Private Sector Development
The private sector exerts a significant influence on Lao PDR development. As such the Government has taken steps to simplify the enabling business environment, facilitate enterprise registration, repeal establishment licenses, annual import-export plan requirements, and import-export licensing requirements for goods outside the revised controlled list, and establish a one-stop service.
Additionally, the Government has approved the Decree on Import Export Licensing Procedures, providing traders with greater certainty and predictability over the Lao trade regime.
Efforts continue to improve the predictability of the regulatory environment for business creation and operations, including the adoption of the Law on Commercial Banks, the Customs Law, a new unified Investment Promotion Law and the Minerals Law.
Similarly the Government has made substantial progress with respect to meeting commitments under the ASEAN Free Trade Agreement and continues to work towards WTO accession.
Additionally, in October 2008 Lao PDR fully ratified the Cross Border Transport Agreement.
In the area of SME development, the Government has developed the SME Strategy, the EC-SME development programme is currently underway, the Human Resource Development for Market Economy Project is in its second phase and work continues on implementing a number bilateral trade agreements.
Future directions
Capital-intensive projects in sectors such as mining and hydro-power continue to attract FDI, however as these contribute less to job creation more emphasis is required on development of small- to medium-scale manufacturing, food and agricultural crop production, processing, trade and tourism that nurture both production, employment and income generation, and foster balanced investment.

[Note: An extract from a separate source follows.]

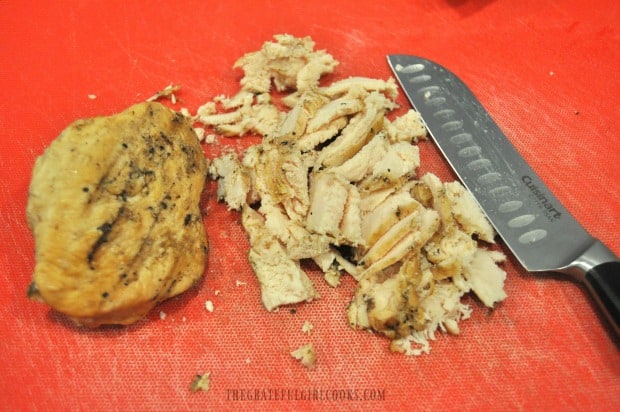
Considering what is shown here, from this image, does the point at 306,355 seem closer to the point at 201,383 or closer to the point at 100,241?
the point at 201,383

Key challenges remain to provide incentives to promote investment and enhance government capacity to implement policies, rules and regulation within the new investment law, as well as speed up implementation of other private sector reforms.
Work continues to broaden the production and growth base, enhance labour force productivity and improve competitiveness.

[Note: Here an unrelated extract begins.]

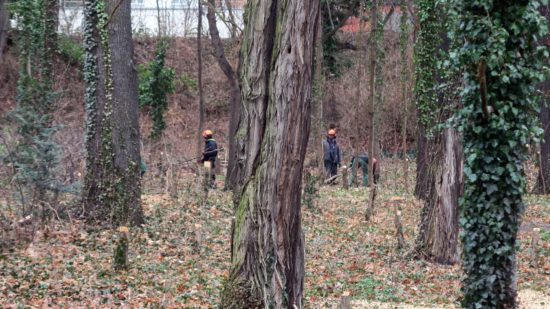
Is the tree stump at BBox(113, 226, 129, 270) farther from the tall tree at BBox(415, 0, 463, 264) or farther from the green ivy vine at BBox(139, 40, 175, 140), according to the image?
the green ivy vine at BBox(139, 40, 175, 140)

To ensure growth of 8%, investment of around (USD 15 billion or about 32% of the GDP is required, comprising around 34-37% public investment, 50-55% private investment and 10-12% bank borrowings and loans.
Future targets
- increase deposits to approximately 20% per year or about 30% of GDP.
- increase commercial loans by 20% per year, (and reach 20-23% of GDP) .

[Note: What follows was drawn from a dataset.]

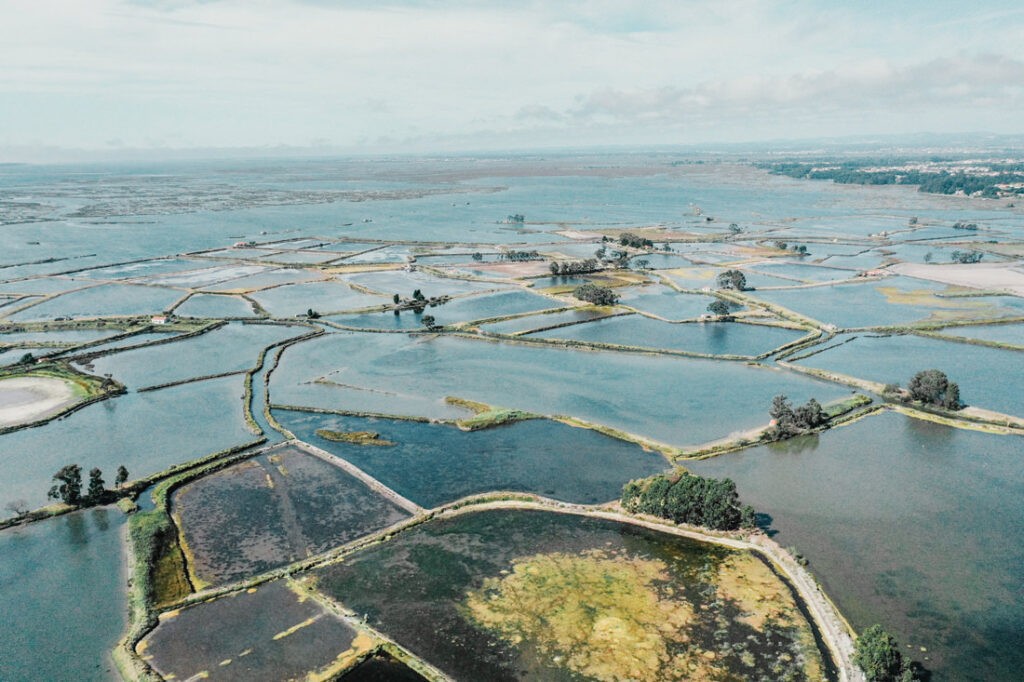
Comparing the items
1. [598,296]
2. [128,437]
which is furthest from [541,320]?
[128,437]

- secure sufficient foreign reserves to cover imports for six months or more.
This will be undertaken by: improving private banking regulation and financial institution supervision; strengthening and ensuring stability in the banking system; and developing a capital market as a financial place to attract investment and direct resource mobilization.
Revenue measures include raising taxes on luxury products, a new VAT, mobilizing external funding in grants and concessional terms, cautious domestic funding, centralized management, tax law revision, as well as Decrees on minerals, royalties, and state properties as well as computerizing tax declaration at internationals checkpoints.
Expenditure measures include better prioritization of public expenditure, improving coordination mechanisms, enhancing budget procedures, developing a medium-term financial framework, and enforcing financial disciplines.